June y la Princesa no cenaron nada esa noche. La primera se vio en la obligación de abrir una lata de espaguetis a la boloñesa y rebuscar en el congelador en su intento por encontrar un poco de helado. Llegó con retraso a la reunión del club, aunque eso apenas importaba, pues el único miembro que apareció además de ella fue Dex, que como de costumbre estaba sentado solo, tomando Guinness y escuchando las múltiples voces, agradables y desagradables, invocadas por la pulsación de distintos dígitos en su móvil.
Solo en el número 3, Jimmy tenía un montón de comida y nadie que se la comiera. Había enviado tres mensajes de texto a Thea, le había dejado dos mensajes de voz y le había mandado tres correos electrónicos. Estaba convencido de que ella le había dejado. De hecho, hasta cierto punto lo había estado esperando desde que ella había dejado claro que la unión civil de Damian y de Roland le importaba más que la fecha de su propia boda.
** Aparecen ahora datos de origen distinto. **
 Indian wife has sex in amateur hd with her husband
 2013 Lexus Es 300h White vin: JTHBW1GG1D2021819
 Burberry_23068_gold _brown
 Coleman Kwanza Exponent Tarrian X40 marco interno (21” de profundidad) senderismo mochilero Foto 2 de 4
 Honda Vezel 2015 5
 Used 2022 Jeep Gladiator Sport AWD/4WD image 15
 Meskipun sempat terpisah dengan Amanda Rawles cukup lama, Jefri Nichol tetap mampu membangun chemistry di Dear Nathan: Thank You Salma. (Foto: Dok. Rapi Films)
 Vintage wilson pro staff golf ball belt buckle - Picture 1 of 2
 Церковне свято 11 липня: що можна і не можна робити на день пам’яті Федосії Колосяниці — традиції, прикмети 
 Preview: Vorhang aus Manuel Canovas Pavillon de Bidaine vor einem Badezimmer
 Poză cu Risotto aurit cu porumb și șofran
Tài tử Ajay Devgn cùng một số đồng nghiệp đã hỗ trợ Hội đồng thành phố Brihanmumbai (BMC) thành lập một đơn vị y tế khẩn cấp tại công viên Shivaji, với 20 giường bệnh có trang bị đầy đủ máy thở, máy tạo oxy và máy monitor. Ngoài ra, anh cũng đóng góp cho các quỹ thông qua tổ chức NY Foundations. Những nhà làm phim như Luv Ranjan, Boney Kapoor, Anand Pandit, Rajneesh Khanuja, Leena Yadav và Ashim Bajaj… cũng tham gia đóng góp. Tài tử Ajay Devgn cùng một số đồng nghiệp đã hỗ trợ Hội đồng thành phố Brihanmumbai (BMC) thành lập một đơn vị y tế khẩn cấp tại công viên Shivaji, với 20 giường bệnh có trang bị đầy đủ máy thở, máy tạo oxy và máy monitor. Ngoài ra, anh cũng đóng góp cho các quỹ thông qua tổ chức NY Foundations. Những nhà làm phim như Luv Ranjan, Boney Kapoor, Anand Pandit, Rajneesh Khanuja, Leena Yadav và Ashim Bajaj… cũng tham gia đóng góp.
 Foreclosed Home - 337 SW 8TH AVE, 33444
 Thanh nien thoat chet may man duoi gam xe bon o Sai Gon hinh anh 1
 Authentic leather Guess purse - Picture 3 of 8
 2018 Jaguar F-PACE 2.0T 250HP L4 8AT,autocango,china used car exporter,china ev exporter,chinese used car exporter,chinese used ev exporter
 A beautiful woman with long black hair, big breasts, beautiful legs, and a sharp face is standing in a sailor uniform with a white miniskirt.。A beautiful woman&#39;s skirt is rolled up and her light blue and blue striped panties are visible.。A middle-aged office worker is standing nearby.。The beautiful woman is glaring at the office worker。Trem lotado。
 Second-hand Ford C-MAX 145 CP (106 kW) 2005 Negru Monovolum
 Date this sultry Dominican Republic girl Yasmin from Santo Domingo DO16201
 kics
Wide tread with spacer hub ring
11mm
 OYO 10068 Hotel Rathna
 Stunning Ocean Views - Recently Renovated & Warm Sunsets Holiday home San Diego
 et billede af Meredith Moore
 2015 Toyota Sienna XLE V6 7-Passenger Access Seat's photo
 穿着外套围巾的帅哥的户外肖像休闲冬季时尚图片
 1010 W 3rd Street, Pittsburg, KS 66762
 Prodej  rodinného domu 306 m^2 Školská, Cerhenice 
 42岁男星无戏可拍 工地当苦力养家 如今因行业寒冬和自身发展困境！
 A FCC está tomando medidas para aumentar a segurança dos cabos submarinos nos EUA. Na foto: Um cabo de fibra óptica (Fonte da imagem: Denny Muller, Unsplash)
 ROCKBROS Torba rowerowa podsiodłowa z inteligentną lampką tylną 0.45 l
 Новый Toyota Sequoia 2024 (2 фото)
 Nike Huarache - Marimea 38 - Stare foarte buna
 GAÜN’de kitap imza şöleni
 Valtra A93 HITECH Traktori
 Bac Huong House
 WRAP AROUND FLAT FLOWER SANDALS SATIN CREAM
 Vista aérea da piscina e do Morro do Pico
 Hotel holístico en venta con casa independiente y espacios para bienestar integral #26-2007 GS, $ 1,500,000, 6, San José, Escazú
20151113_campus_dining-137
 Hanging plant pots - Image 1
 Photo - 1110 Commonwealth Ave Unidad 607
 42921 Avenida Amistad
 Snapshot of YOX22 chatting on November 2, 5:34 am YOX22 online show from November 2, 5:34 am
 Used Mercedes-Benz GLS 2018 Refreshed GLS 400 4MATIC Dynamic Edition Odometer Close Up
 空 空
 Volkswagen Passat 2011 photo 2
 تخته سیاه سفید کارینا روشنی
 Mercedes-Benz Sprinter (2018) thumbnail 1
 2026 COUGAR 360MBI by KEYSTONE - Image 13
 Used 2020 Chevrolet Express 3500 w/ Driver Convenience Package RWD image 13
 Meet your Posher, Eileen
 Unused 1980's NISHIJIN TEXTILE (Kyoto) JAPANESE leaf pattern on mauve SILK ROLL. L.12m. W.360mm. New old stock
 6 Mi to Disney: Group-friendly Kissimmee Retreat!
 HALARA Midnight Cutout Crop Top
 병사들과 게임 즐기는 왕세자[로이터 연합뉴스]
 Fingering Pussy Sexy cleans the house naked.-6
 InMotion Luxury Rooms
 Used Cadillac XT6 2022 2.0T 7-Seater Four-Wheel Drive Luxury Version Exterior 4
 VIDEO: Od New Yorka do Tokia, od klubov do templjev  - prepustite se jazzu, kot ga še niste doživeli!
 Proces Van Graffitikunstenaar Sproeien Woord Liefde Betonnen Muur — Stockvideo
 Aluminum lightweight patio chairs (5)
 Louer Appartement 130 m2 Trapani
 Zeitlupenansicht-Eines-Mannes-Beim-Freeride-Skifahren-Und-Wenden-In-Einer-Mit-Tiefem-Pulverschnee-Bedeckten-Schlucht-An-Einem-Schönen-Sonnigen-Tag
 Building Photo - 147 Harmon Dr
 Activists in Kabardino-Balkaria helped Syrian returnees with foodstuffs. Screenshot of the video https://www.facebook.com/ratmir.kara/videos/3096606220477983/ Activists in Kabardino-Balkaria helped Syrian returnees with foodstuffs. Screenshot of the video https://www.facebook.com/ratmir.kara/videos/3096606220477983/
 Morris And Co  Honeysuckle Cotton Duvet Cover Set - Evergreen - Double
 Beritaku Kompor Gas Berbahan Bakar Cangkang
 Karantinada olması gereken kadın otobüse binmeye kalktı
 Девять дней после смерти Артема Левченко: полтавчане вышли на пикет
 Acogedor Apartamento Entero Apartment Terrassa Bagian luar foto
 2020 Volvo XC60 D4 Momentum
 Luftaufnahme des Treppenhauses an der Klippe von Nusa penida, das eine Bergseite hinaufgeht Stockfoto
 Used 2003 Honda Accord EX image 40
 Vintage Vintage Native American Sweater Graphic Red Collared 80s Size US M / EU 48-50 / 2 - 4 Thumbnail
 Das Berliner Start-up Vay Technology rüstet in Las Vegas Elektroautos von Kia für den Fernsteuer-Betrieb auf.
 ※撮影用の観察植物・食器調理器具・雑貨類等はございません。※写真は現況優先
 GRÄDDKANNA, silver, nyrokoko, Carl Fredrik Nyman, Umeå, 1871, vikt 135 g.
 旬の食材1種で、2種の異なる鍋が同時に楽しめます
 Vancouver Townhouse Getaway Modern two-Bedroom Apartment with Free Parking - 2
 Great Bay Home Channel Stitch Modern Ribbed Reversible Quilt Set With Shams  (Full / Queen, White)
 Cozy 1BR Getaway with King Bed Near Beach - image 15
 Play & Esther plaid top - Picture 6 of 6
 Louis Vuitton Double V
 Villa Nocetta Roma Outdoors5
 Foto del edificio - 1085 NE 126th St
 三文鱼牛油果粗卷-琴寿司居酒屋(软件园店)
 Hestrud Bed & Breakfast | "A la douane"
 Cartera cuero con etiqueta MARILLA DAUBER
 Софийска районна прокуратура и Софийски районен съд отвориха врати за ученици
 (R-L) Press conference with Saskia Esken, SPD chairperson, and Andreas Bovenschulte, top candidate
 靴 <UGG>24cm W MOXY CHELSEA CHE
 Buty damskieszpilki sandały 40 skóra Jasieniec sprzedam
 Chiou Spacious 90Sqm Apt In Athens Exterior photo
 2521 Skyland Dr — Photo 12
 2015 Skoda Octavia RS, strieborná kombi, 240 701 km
Aun así, cuando el móvil de Jimmy por fin sonó, todo ese misterio y todas esas dudas se vieron disipadas y supo que era ella que le llamaba para decirle que le amaba y que llevaba todo el día sin tener acceso a un teléfono.
No era Thea. Era su hermana Chloe.
—¿Estás sentado? Esto va a ser duro. —Tenía la voz temblorosa, casi encogida en un sollozo—. Será mejor que estés preparado.
—¿Qué ocurre? —Aun así, en cierto modo lo supo.
—La chica que han apuñalado en Oxford Street. Es Thea. La policía me ha localizado para que la identifique. Mi número estaba en su móvil y el tuyo también. Pero yo era su familiar más cercano.